Starting from the line that holds "body_size: 270", print every line through the end of the records, first and last included.

(Document images with source code)
[Start of Attachment]

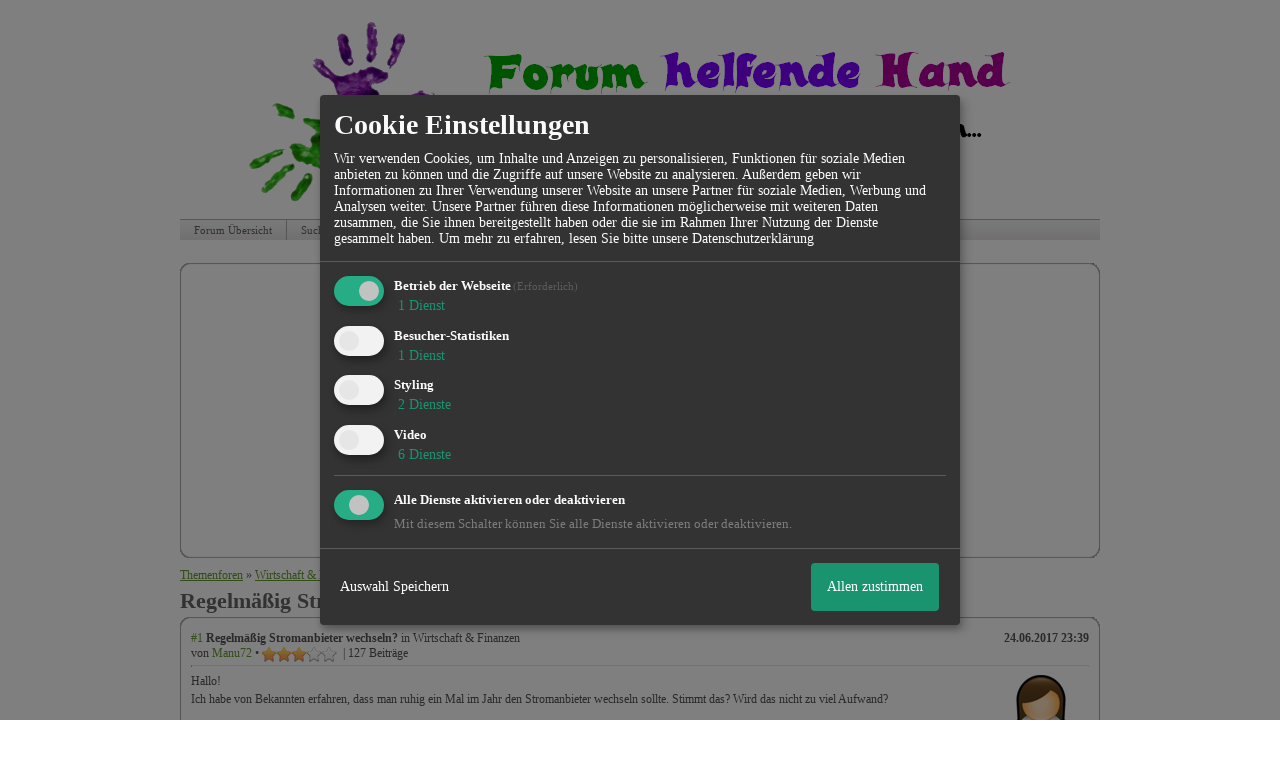

--- FILE ---
content_type: text/html; charset=utf-8
request_url: https://www.google.com/recaptcha/api2/aframe
body_size: 270
content:
<!DOCTYPE HTML><html><head><meta http-equiv="content-type" content="text/html; charset=UTF-8"></head><body><script nonce="l4gg7TZBHNxxBqF4vGwkCw">/** Anti-fraud and anti-abuse applications only. See google.com/recaptcha */ try{var clients={'sodar':'https://pagead2.googlesyndication.com/pagead/sodar?'};window.addEventListener("message",function(a){try{if(a.source===window.parent){var b=JSON.parse(a.data);var c=clients[b['id']];if(c){var d=document.createElement('img');d.src=c+b['params']+'&rc='+(localStorage.getItem("rc::a")?sessionStorage.getItem("rc::b"):"");window.document.body.appendChild(d);sessionStorage.setItem("rc::e",parseInt(sessionStorage.getItem("rc::e")||0)+1);localStorage.setItem("rc::h",'1769327790827');}}}catch(b){}});window.parent.postMessage("_grecaptcha_ready", "*");}catch(b){}</script></body></html>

[End of Attachment]

* [TASK SOLUTION]
body_size: 270
content:
<!DOCTYPE HTML><html><head><meta http-equiv="content-type" content="text/html; charset=UTF-8"></head><body><script nonce="l4gg7TZBHNxxBqF4vGwkCw">/** Anti-fraud and anti-abuse applications only. See google.com/recaptcha */ try{var clients={'sodar':'https://pagead2.googlesyndication.com/pagead/sodar?'};window.addEventListener("message",function(a){try{if(a.source===window.parent){var b=JSON.parse(a.data);var c=clients[b['id']];if(c){var d=document.createElement('img');d.src=c+b['params']+'&rc='+(localStorage.getItem("rc::a")?sessionStorage.getItem("rc::b"):"");window.document.body.appendChild(d);sessionStorage.setItem("rc::e",parseInt(sessionStorage.getItem("rc::e")||0)+1);localStorage.setItem("rc::h",'1769327790827');}}}catch(b){}});window.parent.postMessage("_grecaptcha_ready", "*");}catch(b){}</script></body></html>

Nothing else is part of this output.